◆ FRAGMENTO DE PÁGINA
━━━
En lengua española, el tono coloquial ligado al confesionalismo ha llegado a ser una suerte de norma estética. Entre 1952 y 1957, Ernesto Cardenal escribió los epigramas que luego serían publicados en México en 1961 generando una suerte de moda en torno al género. En el primer poema se leía:
Te doy, Claudia, estos versos, porque tú eres su dueña.
Los he escrito sencillos para que tú los entiendas.
Son para ti solamente, pero si a ti no te interesan,
un día se divulgarán tal vez por toda Hispanoamérica
y si al amor que los dictó, tú también lo desprecias,
otras soñarán con este amor que no fue para ellas.
Y tal vez veras, Claudia, que estos poemas,
(escritos para conquistarte a ti) despiertan
en otras parejas enamoradas que los lean
los besos que en ti no despertó el poeta. (15)
Uno de los postulados del exteriorismo de Cardenal es que “a la poesía le da mucha gracia la inclusión de nombres propios: nombres de ríos, de ciudades, de caseríos. Y nombres de personas” (Freidemberg 221). Cuando organicé en 2006 el Encuentro Iberoamericano de Poesía Ciudad de México, le pregunté a Ernesto Cardenal: ¿quién es la Claudia de sus poemas? ¿Existe? Me respondió: “Todavía vive, vive en Managua. Claudia Argüello, enemiga de la Revolución”. En el carácter tradicional del lirismo, entonces, “el sujeto lírico expresa la voz del poeta en su autenticidad, con lo cual la ficción queda excluida del ámbito de la poesía. De esta manera, el romanticismo presupone una transparencia entre el “yo lírico” y el “yo creador” (Ventura 253).
3 “El yo debe desaparecer, esfumarse”.
━━━
◆ TAREA
Transcribe sin cambios la parte del fragmento sobre los epigramas de Ernesto Cardenal que empieza con "En lengua española, el" y sigue hasta "el poeta. (15)". Usa solo lo que dice el fragmento.

◆ LISTADO
━━━
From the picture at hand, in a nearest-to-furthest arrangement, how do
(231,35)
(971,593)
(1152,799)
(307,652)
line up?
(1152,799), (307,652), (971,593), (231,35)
━━━
◆ RESPUESTA
En lengua española, el tono coloquial ligado al confesionalismo ha llegado a ser una suerte de norma estética. Entre 1952 y 1957, Ernesto Cardenal escribió los epigramas que luego serían publicados en México en 1961 generando una suerte de moda en torno al género. En el primer poema se leía:
Te doy, Claudia, estos versos, porque tú eres su dueña.
Los he escrito sencillos para que tú los entiendas.
Son para ti solamente, pero si a ti no te interesan,
un día se divulgarán tal vez por toda Hispanoamérica
y si al amor que los dictó, tú también lo desprecias,
otras soñarán con este amor que no fue para ellas.
Y tal vez veras, Claudia, que estos poemas,
(escritos para conquistarte a ti) despiertan
en otras parejas enamoradas que los lean
los besos que en ti no despertó el poeta. (15)